If this funding model is so rational, why is it not applied to Medicare rebates or the pharmaceutical benefits scheme, other funding arrangements that supply public money to private entities in the pursuit of public purposes?
We can look at the application of this model in schooling by comparing two Catholic schools, but the model punishes all schools that take students from middle-class areas and yet want to keep their fees low so that poor children can attend them.
My School shows that St John’s, Euroa, charged $1,108 in fees and the like for each student while St John’s, Heidelberg, charged $1,698. Yet, according to the School Funding Estimator last year, the Turnbull government wants to give St John’s, Euroa, $10,238 per student next year but St John’s, Heidelberg, only $4,747, just because students at the latter have wealthier neighbours than students at the former. A $590 increase in fees is coupled with a $5,491 reduction in support. In other words, the funding model says a rich family in Euroa should pay $1,108 for its child to go to a Catholic school but a poor family in Heidelberg should pay $6,599 ($1,108 + $5,491) for its child to go to a Catholic school. There are hundreds of cases like this.
Many sloppy claims are made of schools being “overfunded” because they get more than their school resource standard, but what is omitted is that SRS is not the national one $10,953 for each primary student and $13,764 for each secondary student but can be as little as $2,191 for each primary student and $2,753 for each secondary student. In other words, a primary school that gets as little as $3,287 is condemned for being 50 per cent “overfunded” when its total government funding is less than half the SRS.
The National School Resourcing Board is conducting a review into the calculation of the SES methodology, but the real problem is not the methodology, absurd though it is, but the concept of “capacity to contribute” behind it.
The SES model measures features that have nothing to with current financial means (e.g., education) and does not measure the income of the individual family but that of the area in which the family resides.

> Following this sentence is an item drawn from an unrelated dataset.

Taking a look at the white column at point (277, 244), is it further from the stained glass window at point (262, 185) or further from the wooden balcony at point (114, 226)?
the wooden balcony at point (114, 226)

However, even if it did measure the financial means of the individual family, it would be a bad model because its consequence would still be to further socially stratify our schools. A school that wants to take both the middle class and poor students would not be able to because the presence of students from middle class areas would cut its government funding, push its fees up and drive the poor out into the government school.

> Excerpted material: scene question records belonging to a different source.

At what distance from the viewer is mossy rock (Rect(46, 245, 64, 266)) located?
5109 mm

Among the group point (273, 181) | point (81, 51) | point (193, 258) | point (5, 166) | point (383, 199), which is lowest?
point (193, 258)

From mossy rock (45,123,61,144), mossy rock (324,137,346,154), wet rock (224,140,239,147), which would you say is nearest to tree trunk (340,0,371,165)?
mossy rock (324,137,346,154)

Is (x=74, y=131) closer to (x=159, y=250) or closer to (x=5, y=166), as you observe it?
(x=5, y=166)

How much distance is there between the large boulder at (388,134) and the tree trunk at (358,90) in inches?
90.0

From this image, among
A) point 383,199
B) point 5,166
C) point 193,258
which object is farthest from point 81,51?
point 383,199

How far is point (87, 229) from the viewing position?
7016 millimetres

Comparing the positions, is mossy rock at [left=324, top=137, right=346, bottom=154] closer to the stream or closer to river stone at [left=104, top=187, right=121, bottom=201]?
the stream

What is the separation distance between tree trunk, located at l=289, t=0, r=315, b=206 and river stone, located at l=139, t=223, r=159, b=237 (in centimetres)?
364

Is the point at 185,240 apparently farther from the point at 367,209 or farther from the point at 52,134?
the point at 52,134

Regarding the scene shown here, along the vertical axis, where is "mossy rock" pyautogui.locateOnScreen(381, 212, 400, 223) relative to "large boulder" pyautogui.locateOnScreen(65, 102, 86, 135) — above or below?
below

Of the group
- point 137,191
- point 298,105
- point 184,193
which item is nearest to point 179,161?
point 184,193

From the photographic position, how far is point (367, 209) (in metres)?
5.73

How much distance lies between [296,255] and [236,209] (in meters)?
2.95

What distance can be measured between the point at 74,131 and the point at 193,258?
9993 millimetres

We should promote an education system that encourages social inclusion and thus increases educational achievement.
Contrary to well-entrenched belief, Australia is not unique in funding non-government schools. Finland fully funds them but does not allow them to charge fees. New Zealand almost fully funds them if they cap their fees.

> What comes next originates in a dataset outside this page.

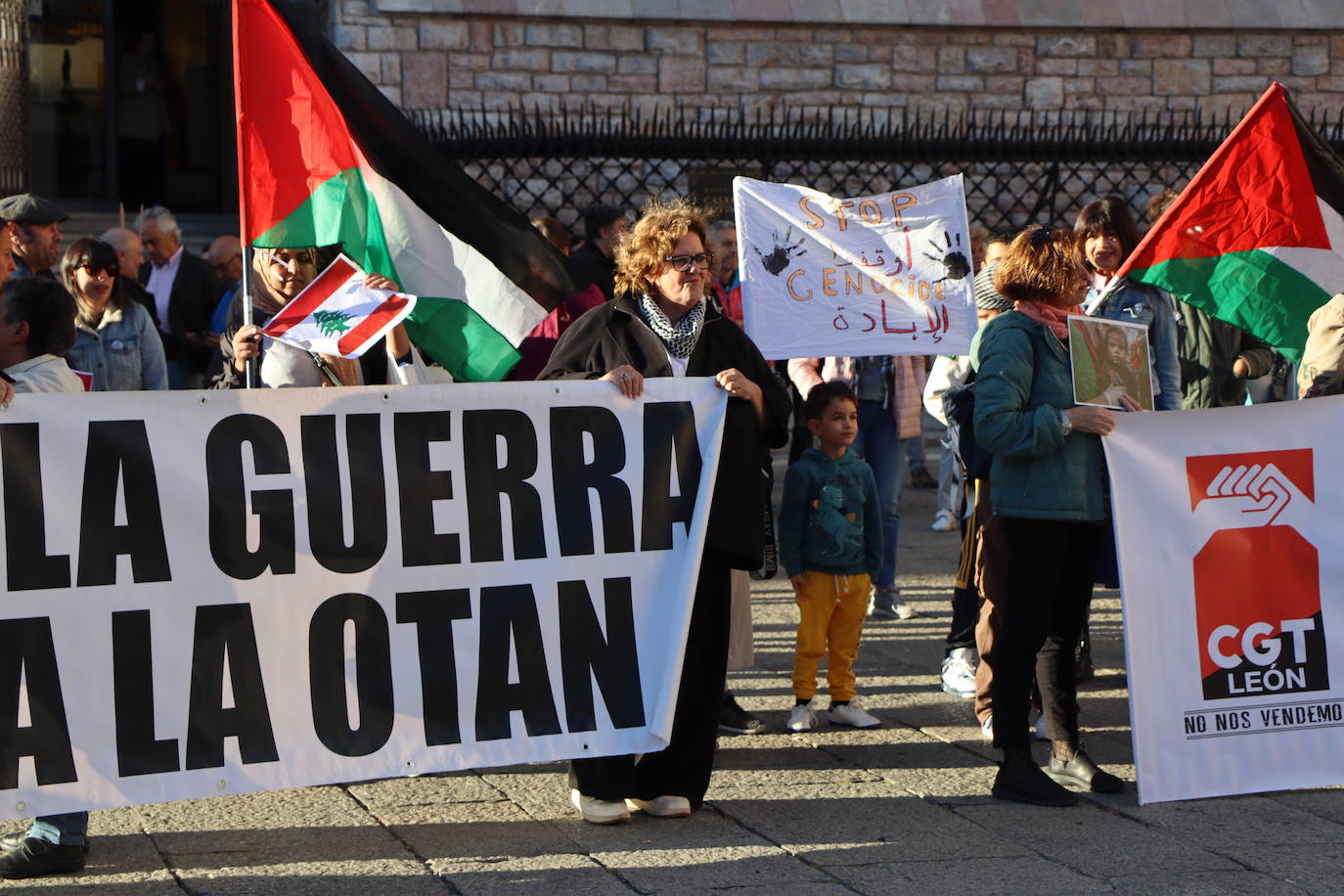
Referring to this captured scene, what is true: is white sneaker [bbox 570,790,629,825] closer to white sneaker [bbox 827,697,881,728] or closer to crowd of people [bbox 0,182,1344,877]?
crowd of people [bbox 0,182,1344,877]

The Gonski panel recommended using “capacity to contribute” for non-government schools only, despite the “sector-blind” label applied to its scheme, as it wanted to pressure parents to pay higher fees.
It is in the interest of the high-fee independent schools sector to keep this model because it allows them to put their fees up with no effect on their government funding. It is not in the interests of low-fee independent schools or the Catholic sector.
The Catholic sector is seeking a reduction in role that “capacity to contribute” plays in funding allocation combined with a measure of the school’s actual income. This does not go far enough because it still leaves a significant degree of discrimination against low-fee schools in middle-class areas.
Governments have a responsibility to provide education in areas that non-government sectors do not, so the government sector will cost more per student than the non-government sector.
44 per cent of Victorian secondary students attend non-government schools. The idea beloved of some that we should return to the 1950s and compel everyone to attend a government school or be financially penalised is unachievable and unjust.
The opportunity now exists for a new grand bargain, under which the governments of the nation combine with the low-fee non-government sectors and create a public education system which includes schools not owned by the government but is attended by 90 per cent of the students. Public education needs to be reconceptualised as education accessible to the public not as education in schools owned by the government. The more accessible a school is, the more government money it should get.
The federal government is probably unable to grasp this opportunity. It remains to be seen if the Labor Party and the Catholic education authorities are.
Chris Curtis is a retired teacher who has retained a close interest in educational matters and who has made several submissions on school funding.